═════ Text excerpt ═════

# Egyptian tortoises



## Tim/Robin (Jul 30, 2008)

We wanted to show a picture of our Egyptian tortoises. They are so tiny! So much to learn about these little creatures.


----------



## wayne.bob (Jul 30, 2008)

BEAUTIFUL!!!!!!!!!


----------



## jlyoncc1 (Jul 31, 2008)

Sweet!


----------



## Isa (Jul 31, 2008)

What a nice pic!

They are very cute


----------



## egyptiandan (Jul 31, 2008)

The Egyptians look great Tim and Robin 

Danny


----------



## Crazy1 (Jul 31, 2008)

Sweet looking Egyptians Tim & Robin


----------



## Lil' Tortie (Jul 31, 2008)

Cuuuuute!!!


----------



## oswego tort lover (Jul 31, 2008)

hi how old are they the carapaces look perfect........ed


----------



## Tim/Robin (Aug 1, 2008)

oswego tort lover said:


> hi how old are they the carapaces look perfect........ed



We don't know their exact age - weeks. They are new hatchlings. But whether that is 6 week, 8 weeks, we are not certain. When they first arrived, the shells looked slightly crooked, when viewed from behind (like they look right after hatching). But the very next day, they seemed to have straightened out and look fine now.

═════ Given data ═════

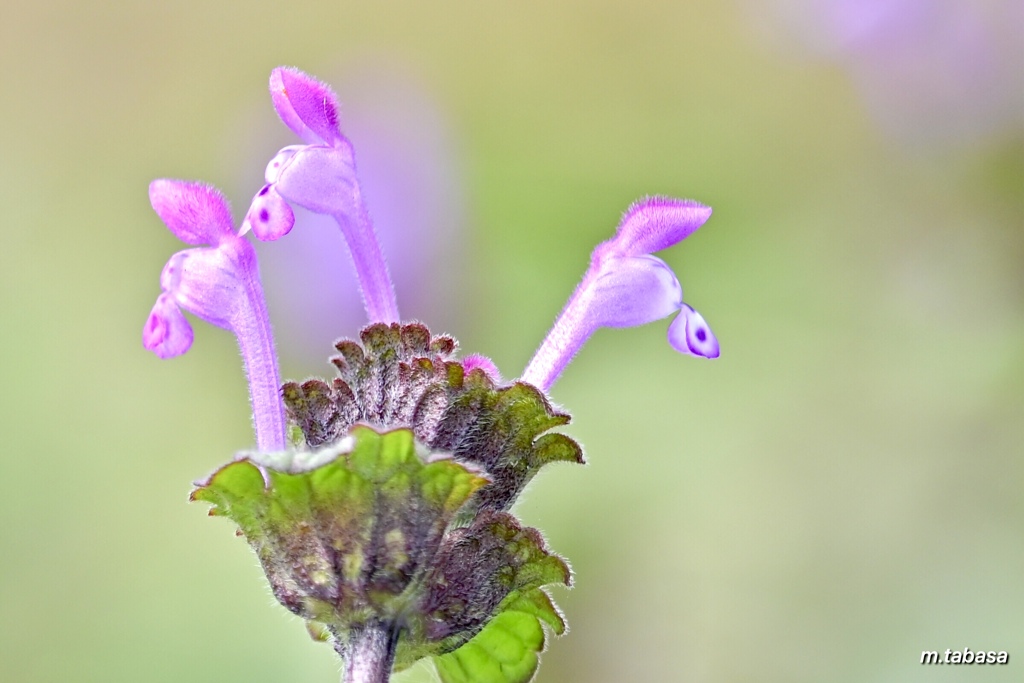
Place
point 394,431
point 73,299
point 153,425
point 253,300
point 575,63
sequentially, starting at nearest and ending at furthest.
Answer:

═════

Copy word for word the stretch of the Egyptian tortoise thread that begins at "## Tim/Robin (Aug" and ends after "look fine now.".

## Tim/Robin (Aug 1, 2008)

oswego tort lover said:


> hi how old are they the carapaces look perfect........ed



We don't know their exact age - weeks. They are new hatchlings. But whether that is 6 week, 8 weeks, we are not certain. When they first arrived, the shells looked slightly crooked, when viewed from behind (like they look right after hatching). But the very next day, they seemed to have straightened out and look fine now.